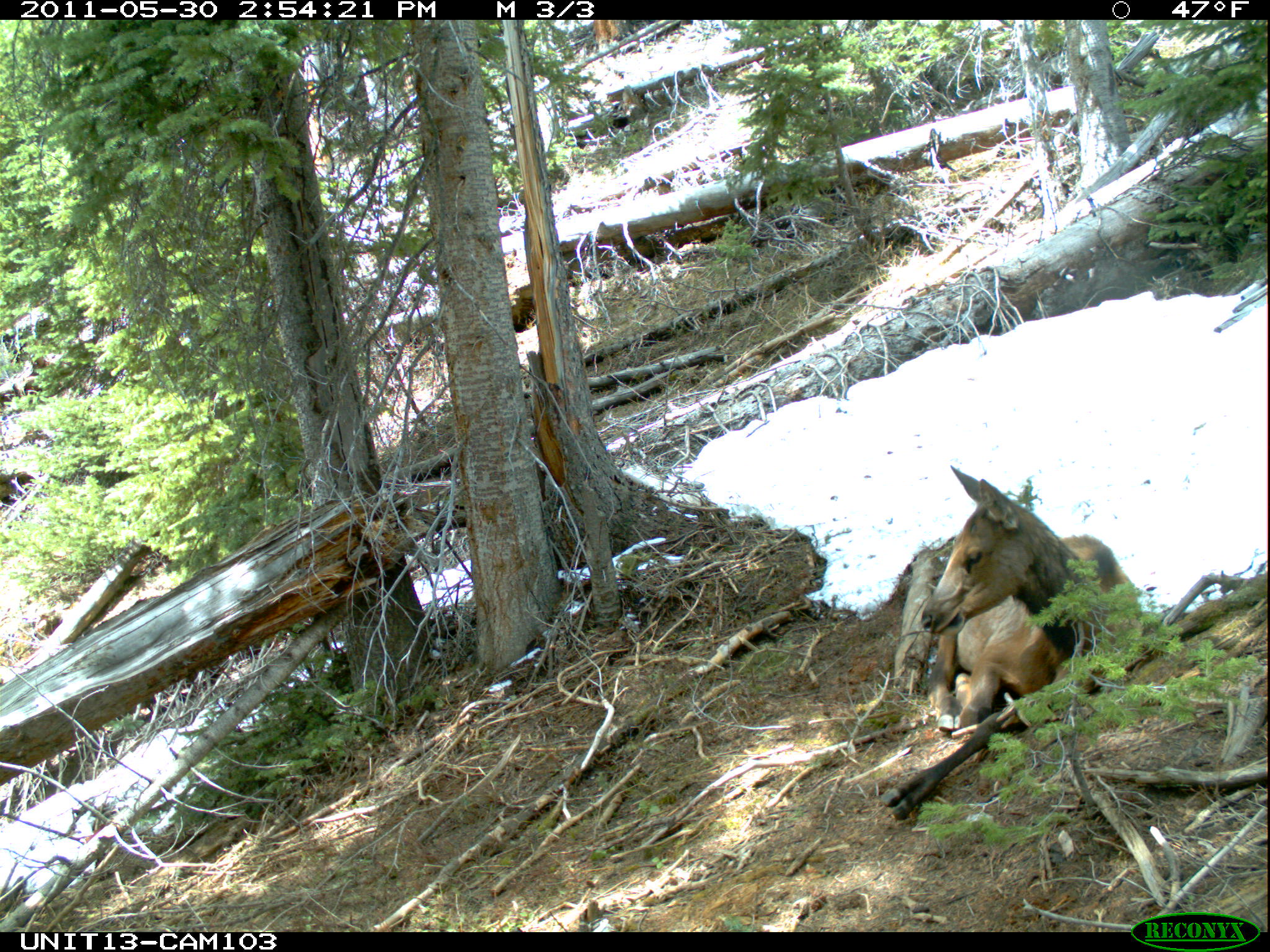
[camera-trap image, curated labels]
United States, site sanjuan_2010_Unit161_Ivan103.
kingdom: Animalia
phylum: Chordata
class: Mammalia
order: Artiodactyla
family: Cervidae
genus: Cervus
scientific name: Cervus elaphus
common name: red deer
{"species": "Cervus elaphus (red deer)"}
________________________
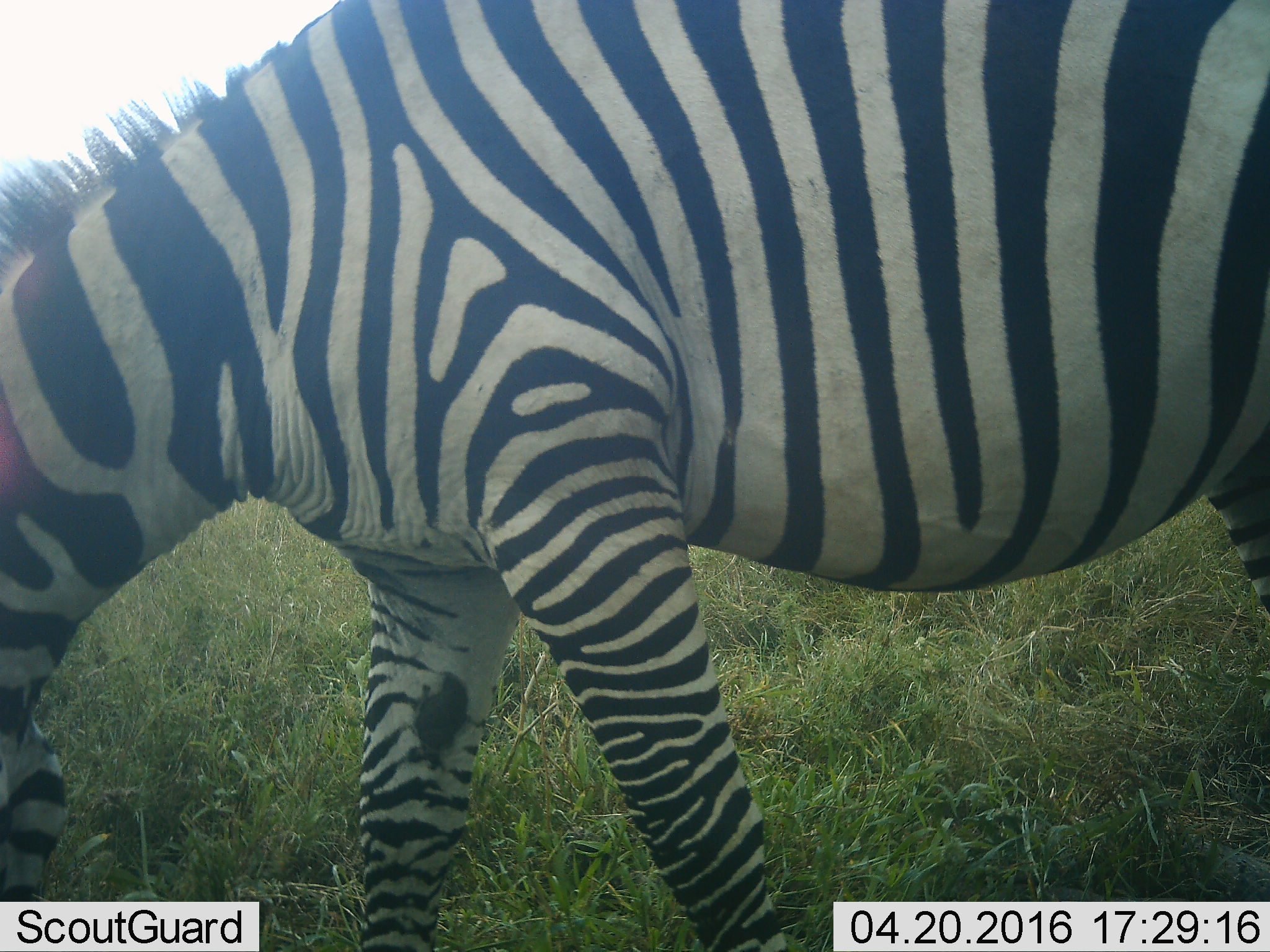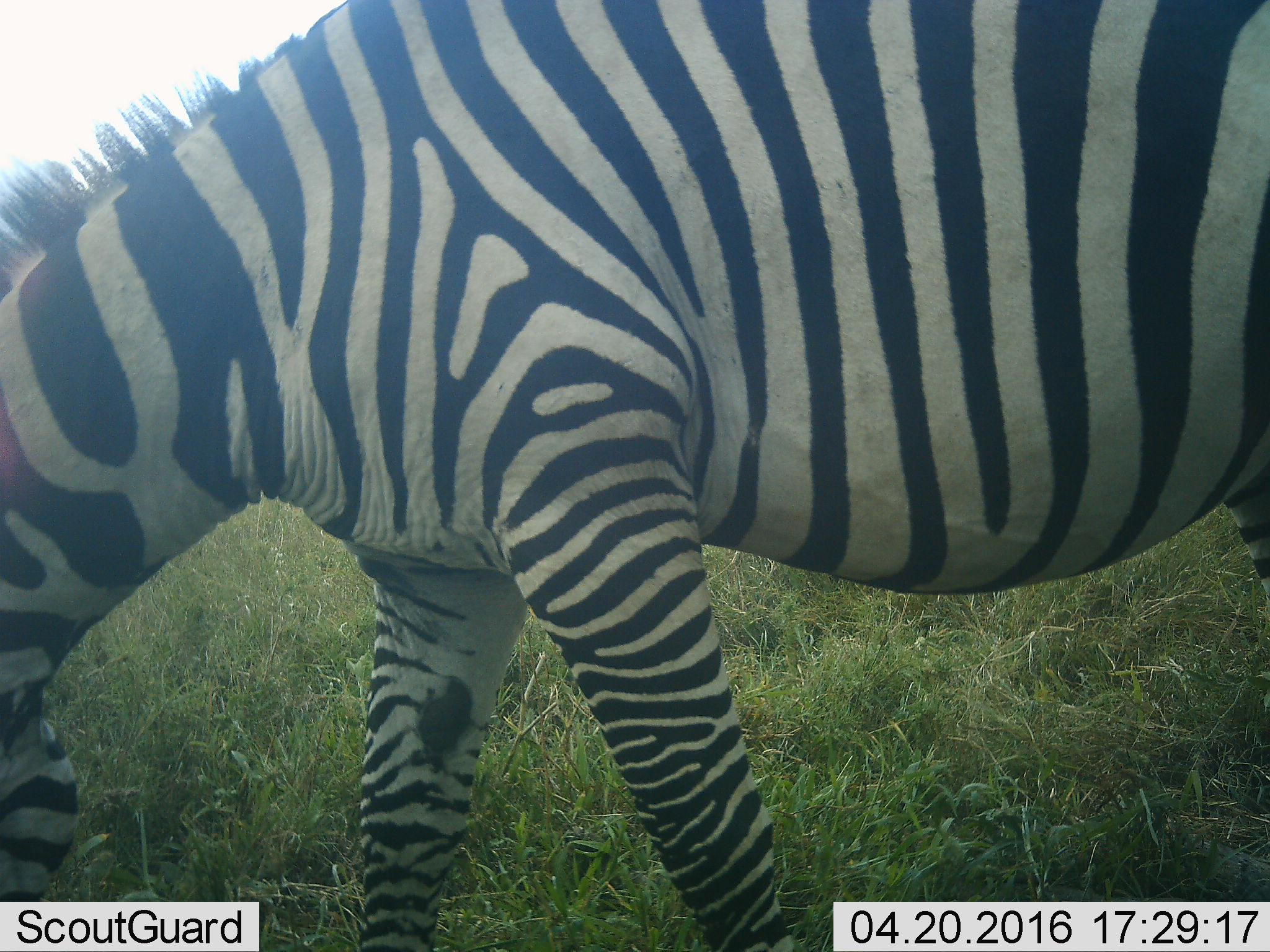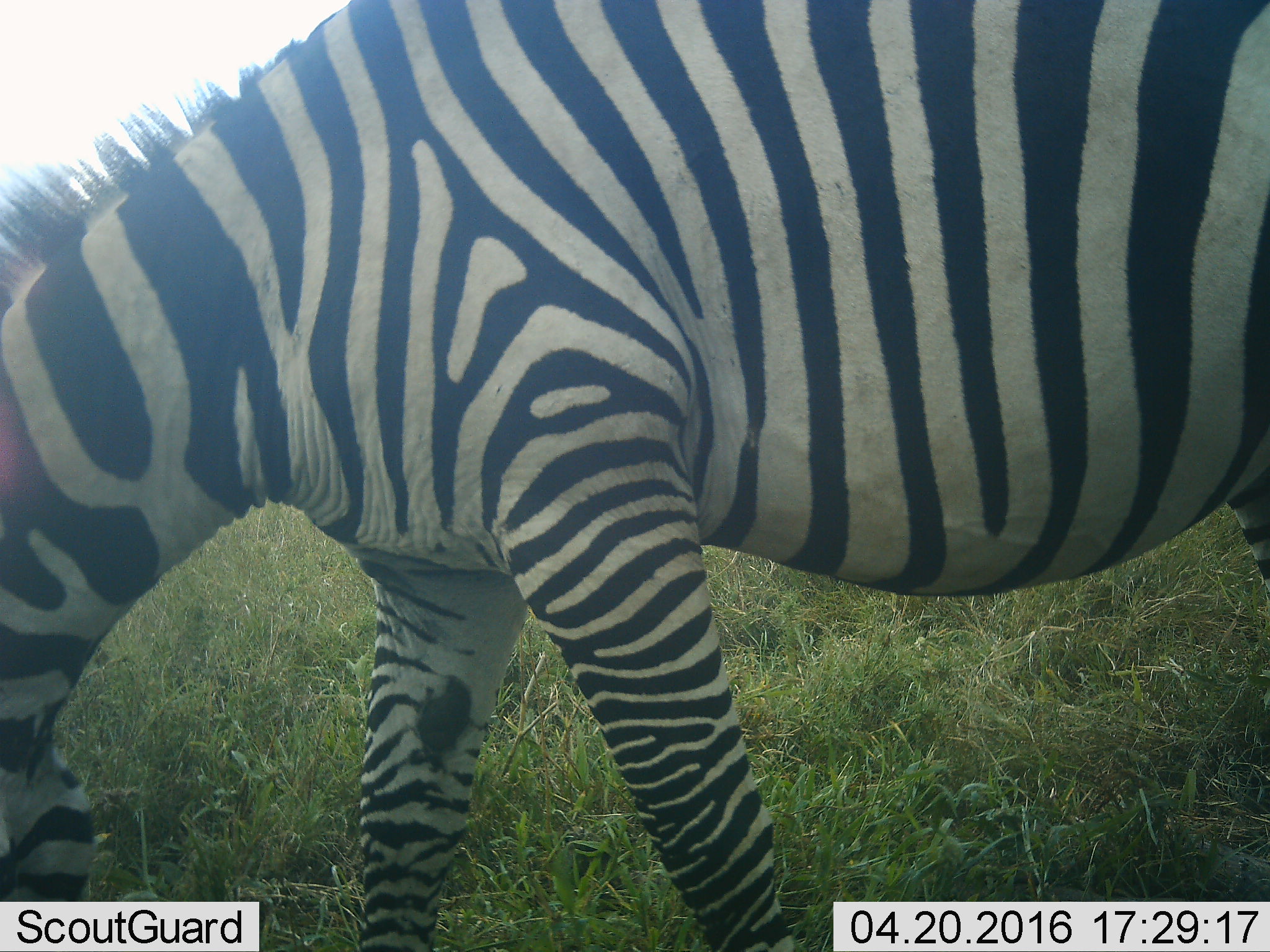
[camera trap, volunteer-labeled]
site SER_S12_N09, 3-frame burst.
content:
________________________
* WHAT IS EXPECTED: Pull out every line in the data above that has the word "camera".

* WRITTEN SOLUTION:
[camera-trap image, curated labels]
[camera trap, volunteer-labeled]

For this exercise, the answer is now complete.